From Enterprise Architect’s UML help:

An

aggregationrelationship is a type of association that shows that an element contains or is composed of other elements. Used in Class models to show how more complex elements (aggregates) are built from a collection of simpler elements (component parts; eg. a car from wheels, tires, motor and so on).

Thus, it seems that section 4.2.1 makes a fairly vague statement that information is *composed of* data and information, whereas section 2.2 makes the stronger statement that information can be *derived from* data using representation information (via an act of interpretation). While these two statements are not necessarily inconsistent, it is clear that the UML class diagram in figure 4-10 **does not** fully capture our intuitions about data and information from section 2.2.

The aggregation association is typically used to indicate a *part-whole relationship* between two classes. However, the idea that data and representation information are the *parts of* information seems quite different from the idea that information is obtained (derived) from the interpretation of data (by some act).

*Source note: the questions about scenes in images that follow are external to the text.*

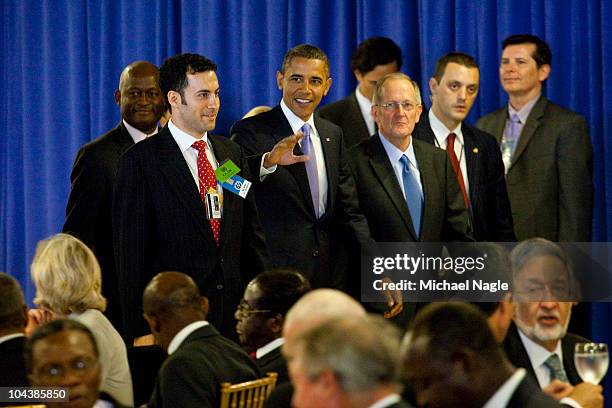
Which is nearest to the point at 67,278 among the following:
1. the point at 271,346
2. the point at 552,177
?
the point at 271,346

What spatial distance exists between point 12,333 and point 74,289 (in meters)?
0.40

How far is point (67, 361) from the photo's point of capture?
9.83ft

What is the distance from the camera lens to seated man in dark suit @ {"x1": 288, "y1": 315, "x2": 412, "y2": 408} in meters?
2.23

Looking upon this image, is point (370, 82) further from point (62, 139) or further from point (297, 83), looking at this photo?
point (62, 139)

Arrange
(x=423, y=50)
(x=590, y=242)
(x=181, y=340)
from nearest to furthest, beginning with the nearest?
(x=181, y=340) < (x=590, y=242) < (x=423, y=50)

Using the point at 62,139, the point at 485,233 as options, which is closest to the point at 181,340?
the point at 485,233

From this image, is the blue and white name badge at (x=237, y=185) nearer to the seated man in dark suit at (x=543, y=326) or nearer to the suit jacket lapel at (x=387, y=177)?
the suit jacket lapel at (x=387, y=177)

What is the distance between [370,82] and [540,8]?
3.69ft

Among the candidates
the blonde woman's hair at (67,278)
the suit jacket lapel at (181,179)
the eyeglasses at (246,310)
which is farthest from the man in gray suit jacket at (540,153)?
the blonde woman's hair at (67,278)

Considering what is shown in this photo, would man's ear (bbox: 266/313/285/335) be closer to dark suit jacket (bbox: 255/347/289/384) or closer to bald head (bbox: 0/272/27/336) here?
dark suit jacket (bbox: 255/347/289/384)

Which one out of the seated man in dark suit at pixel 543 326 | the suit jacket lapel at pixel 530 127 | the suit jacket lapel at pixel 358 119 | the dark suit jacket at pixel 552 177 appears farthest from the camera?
the suit jacket lapel at pixel 358 119

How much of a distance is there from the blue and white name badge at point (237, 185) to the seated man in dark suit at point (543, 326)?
1.37 m

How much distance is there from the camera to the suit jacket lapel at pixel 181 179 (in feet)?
15.8

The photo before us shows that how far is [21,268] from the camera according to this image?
25.6 ft
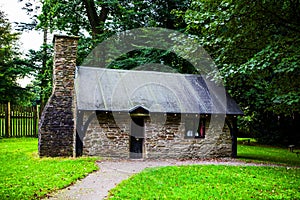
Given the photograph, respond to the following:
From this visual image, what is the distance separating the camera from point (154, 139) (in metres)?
14.2

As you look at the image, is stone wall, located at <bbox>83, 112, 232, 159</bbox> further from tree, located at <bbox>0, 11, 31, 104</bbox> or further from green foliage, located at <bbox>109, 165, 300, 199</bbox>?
tree, located at <bbox>0, 11, 31, 104</bbox>

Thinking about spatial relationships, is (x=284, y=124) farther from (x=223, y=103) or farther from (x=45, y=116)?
(x=45, y=116)

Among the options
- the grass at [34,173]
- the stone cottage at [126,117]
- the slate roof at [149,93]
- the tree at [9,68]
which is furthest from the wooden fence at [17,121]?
the slate roof at [149,93]

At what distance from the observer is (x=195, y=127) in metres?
15.0

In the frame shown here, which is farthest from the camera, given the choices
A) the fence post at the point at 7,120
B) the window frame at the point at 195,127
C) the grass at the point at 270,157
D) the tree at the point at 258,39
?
the fence post at the point at 7,120

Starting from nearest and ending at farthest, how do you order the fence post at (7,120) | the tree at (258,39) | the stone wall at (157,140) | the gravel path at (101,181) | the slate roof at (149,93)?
the gravel path at (101,181) → the tree at (258,39) → the stone wall at (157,140) → the slate roof at (149,93) → the fence post at (7,120)

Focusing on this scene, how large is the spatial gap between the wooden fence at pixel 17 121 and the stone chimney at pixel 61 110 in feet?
Result: 23.0

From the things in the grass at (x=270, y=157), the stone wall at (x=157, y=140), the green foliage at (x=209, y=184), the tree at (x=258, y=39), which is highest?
the tree at (x=258, y=39)

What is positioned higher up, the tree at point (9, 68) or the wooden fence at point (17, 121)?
the tree at point (9, 68)

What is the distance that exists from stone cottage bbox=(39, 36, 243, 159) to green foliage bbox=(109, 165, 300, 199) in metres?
3.50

The idea that information *contains* data seems even less intuitive.

**Explicitly Modeling the Interpretation of Data**

There is another ambiguity and potential inconsistency between the informal definitions in section 2.2 and the more detailed information model in section 4.2.1.

Let us assume that representation information is information (and not data). According to figure 4-10, data is *interpreted using* representation information. However, representation information is also *interpreted using* representation information. There are clearly two completely different notions of interpretation here. In the first, data *can be* interpreted using representation information; in the second, representation information is itself *the result of* interpretation of some other data using some other representation information.

On a closely related point, the *cardinality* of representation information in the interpretation of data is also ambiguous. In figure 4-10, data is interpreted using exactly one item of representation information; however representation information is interpreted using any number of items of other representation information. Either there are two completely separate notions of interpretation here, or there is an inconsistency.

We can resolve these issues by replacing the UML class diagram of figure 4-10 with a different class model, in which the notion of *an interpretation* (of some data, using some representation information) is made explicit.

There are a number of alternatives here. One way of making the notion of an interpretation explicit is to take a purely static view, and define a class (*Interpretation*):

Note the following points about this class diagram:

- An instance of Interpretation involves exactly one instance of Data, one or more instances of Information playing the role of representation information, and yields exactly one instance of Information.
- An instance of Information is associated with exactly one instance of Interpretation (by which it was obtained).
- An instance of Data is associated with any number of Interpretations.
- An instance of Information can play the role of representation information in any number of Interpretations.

A second alternative is to take an entirely behavioural view of interpretation, and define an interface (*Interpreter*) which exposes an *interpret* operation:

Note that, informally speaking, the *interpret* operation takes as input an item of data and a number of items of information (as representation information), and returns a new item of information.

A third alternative is to take a hybrid view, and view an *Interpretation* as the result of an *interpret* operation:

Note in this model, the *interpret* operation returns an instance of *Interpretation*, which has an association back to the *Interpreter* which created it.

This third option is probably the most useful, from the point of view of defining software components that can e.g. automatically interpret some data according to machine-processable representation information (e.g. EAST specifications, DEDSL data dictionaries etc.) … however, I’ll try to explore that in more detail in further notes.